Disadvantaged urban residents in both Southeast Asia and the United States are often trapped in hopeless situations that compromise their efforts to escape poverty, and displacement only exacerbates already growing economic inequalities. In Asia, however, the vulnerability of the urban poor is arguably even higher and could – at its extreme – become an issue of public health, human rights, and even survival. Further, the spread of social media can amplify and publicise this growing discontent. Are Asian governments ready to manage the political blowback?

In responding to such a crisis, policy should not necessarily adopt a protectionist strategy. Discouraging or forbidding foreign property investment may have an immediate and politically splashy effect, but it would ignore the broader economic value of a robust property market and could also send mixed signals to business investors.

However, the fundamentals underlying property markets must be clearly understood. Rising values ideally reflect a healthy domestic economic base; by contrast, a market bubble built on foreign speculation is no reason for celebration. While property is not as liquid an asset as stocks, investors will find a way to exit the market if they anticipate a collapse. During the 2008 financial crisis, divestment occurred over a surprisingly short time in parts of the United States, and once underway the destabilisation intensified.

Southeast Asia’s urban governments can do three things to prepare for this scenario.

First, they must adopt a plan to accommodate displaced families, including temporary financial support and relocation assistance.

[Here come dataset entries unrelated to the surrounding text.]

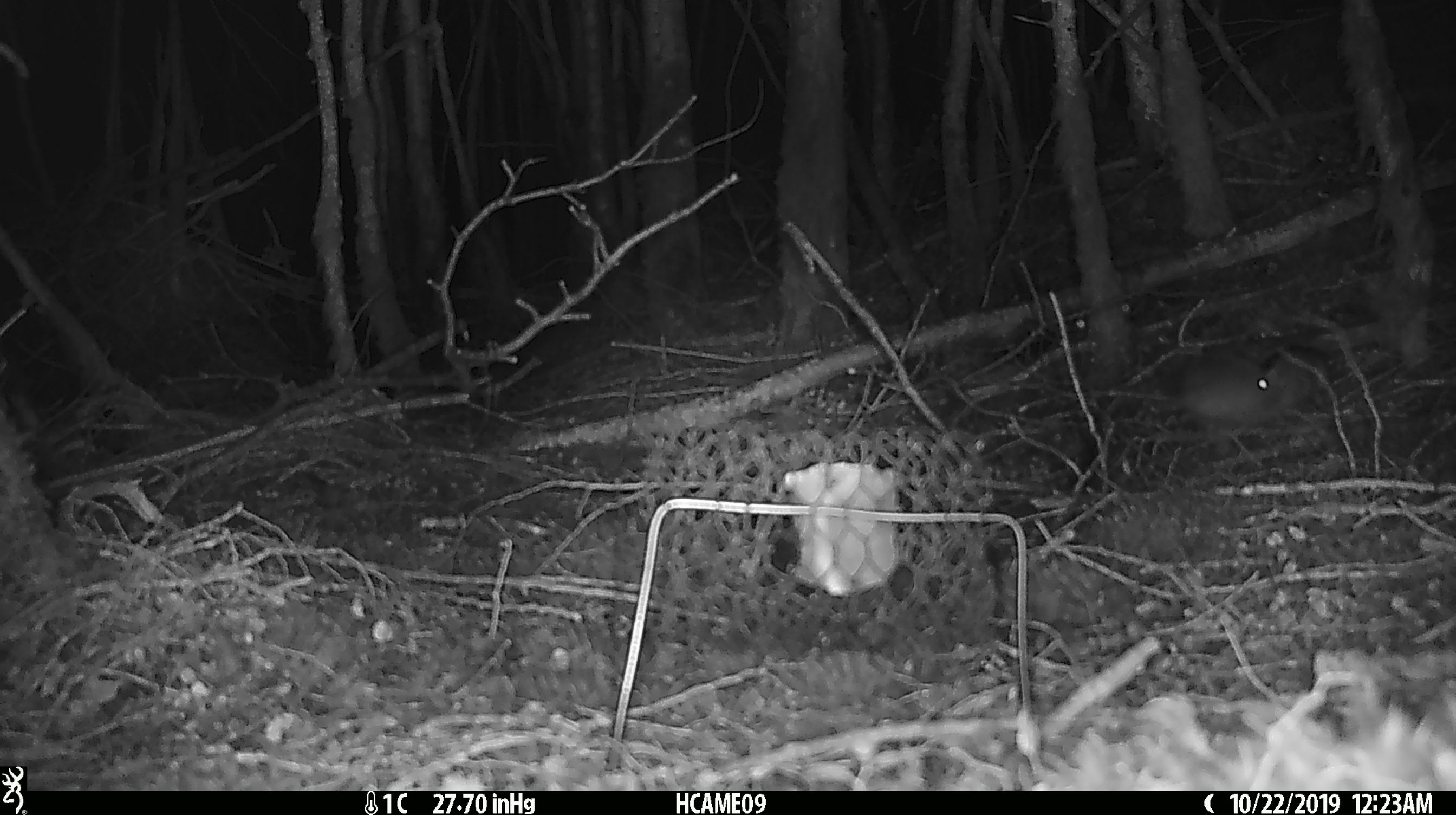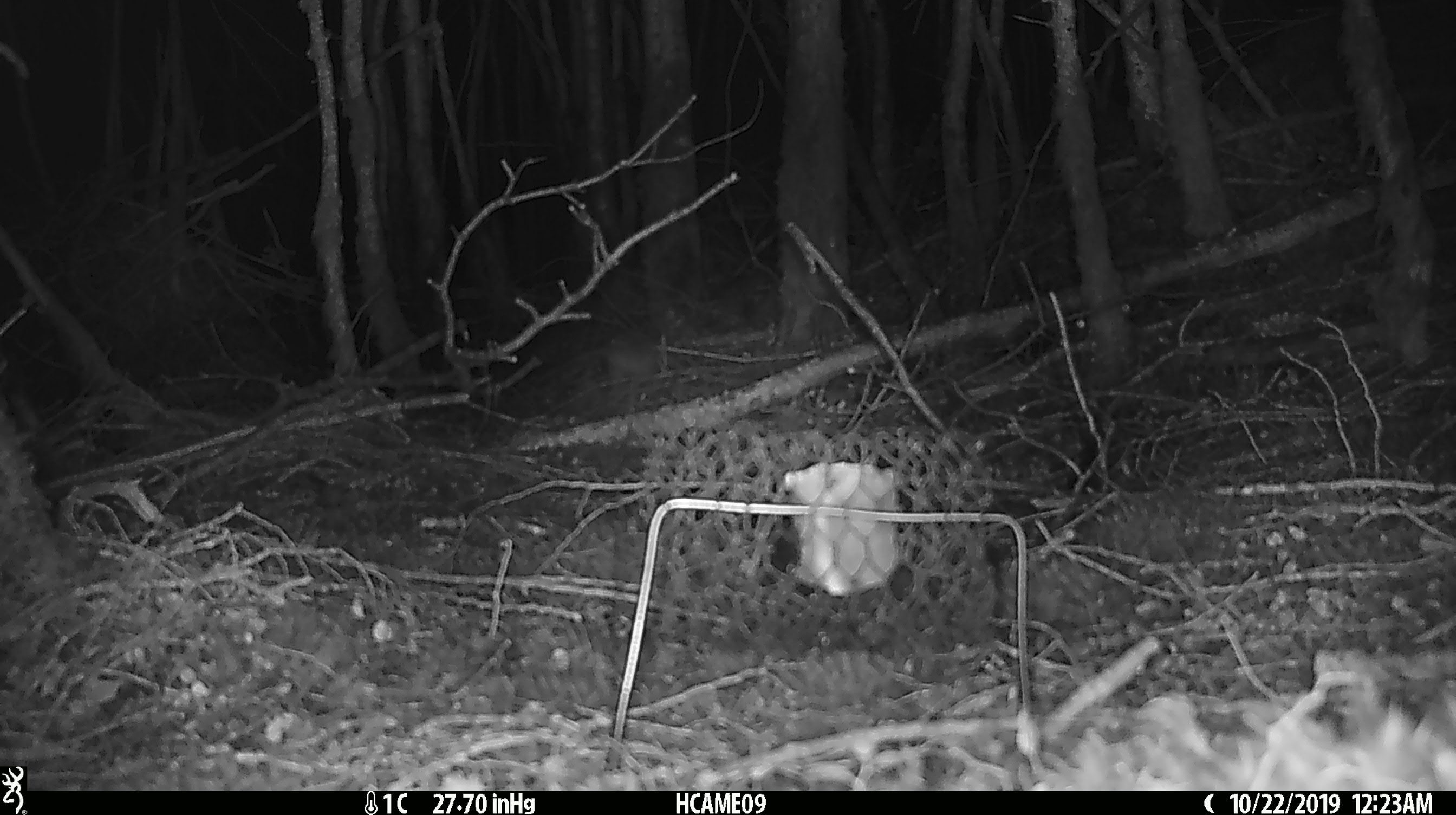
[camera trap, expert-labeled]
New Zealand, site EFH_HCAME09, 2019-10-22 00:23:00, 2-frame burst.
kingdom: Animalia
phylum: Chordata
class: Mammalia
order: Rodentia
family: Muridae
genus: Rattus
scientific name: Rattus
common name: rat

Second, urban governments must enact inclusionary zoning laws, which mandate that a percentage of new residential units be reserved for low-income households. For example, amidst San Francisco’s current housing market boom, such laws are among the few policy tools available to protect access for low-income residents. While this intervention does not necessarily guarantee a 1:1 replacement ratio for lost housing, it can still make a measurable impact.

Finally, urban governments must develop creative options for new developable space. Available parcels are indeed rare in Asian cities. However, the density of luxury residential and commercial properties in desirable urban cores will eventually force development to spill outward. Newly dispersed property markets on the urban fringe may generate investment interest in both apartments and free-standing single family homes. While this comes with its own costs – including the loss of agricultural land – it negatively impacts fewer residents per square kilometre. Displacement assistance can also be provided at a lower overall cost.

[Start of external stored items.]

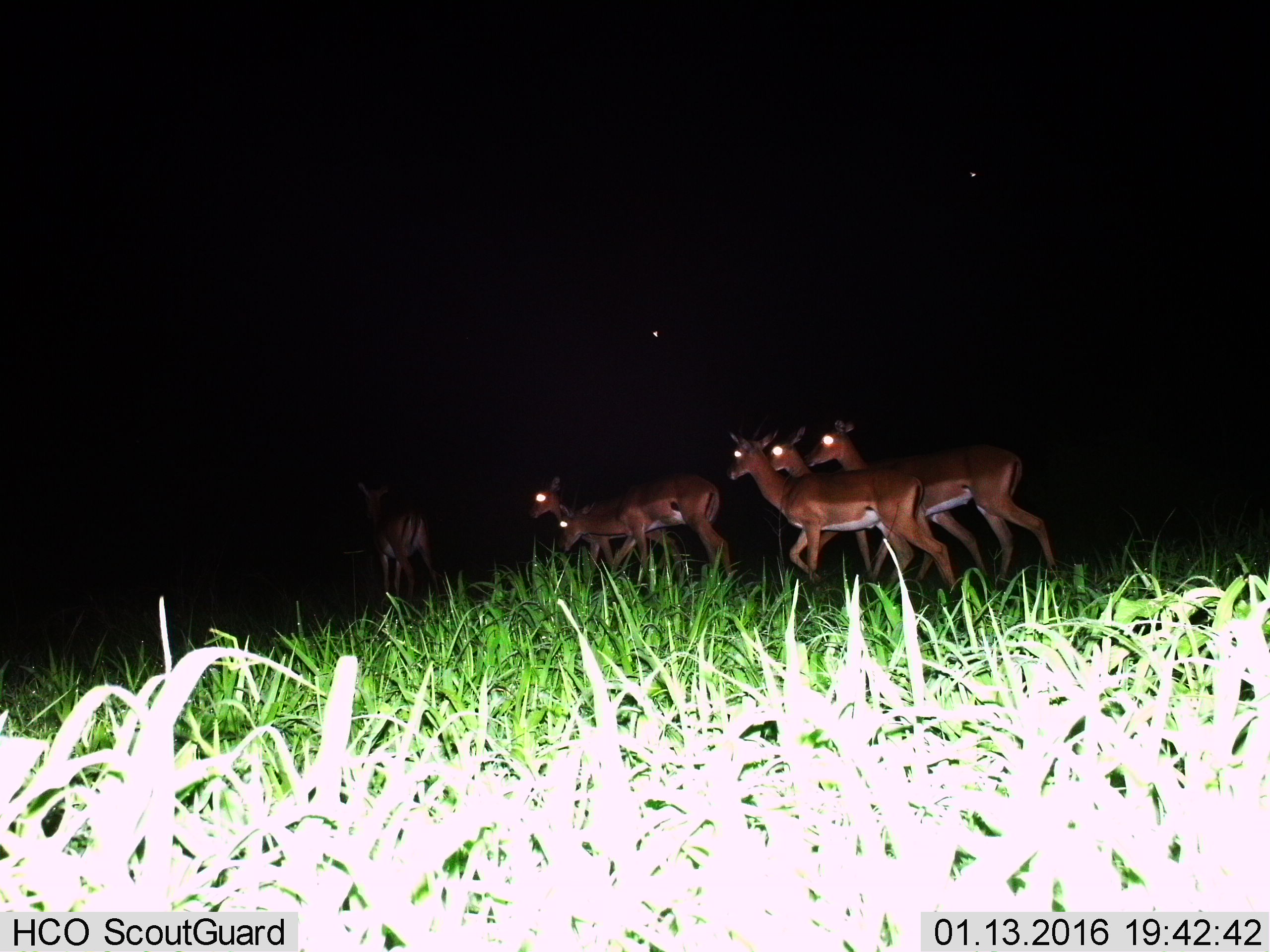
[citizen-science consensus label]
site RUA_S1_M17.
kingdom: Animalia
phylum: Chordata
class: Mammalia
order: Artiodactyla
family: Bovidae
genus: Aepyceros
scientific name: Aepyceros melampus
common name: impala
Impala (Aepyceros melampus), count 6. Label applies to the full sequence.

This is a pivotal time for Southeast Asia’s urban governments. The region is experiencing historic levels of economic growth, but property markets in many cities have been slow to follow. This is good news for low-income families, and even helps urban neighbourhoods retain their local character.

However, with instability in Western markets there is growing interest in foreign property investment, evident from the proliferation of luxury towers and commercial developments. The inevitable tide of residential displacement will exacerbate socio-economic inequality, and may ultimately generate a wintry political discontent inside the sun-splashed cities of Southeast Asia.

Progressive governments that anticipate these trends and plan accordingly will not only protect their most vulnerable residents, but will also be hailed as thought leaders within the marketplace of planning ideas.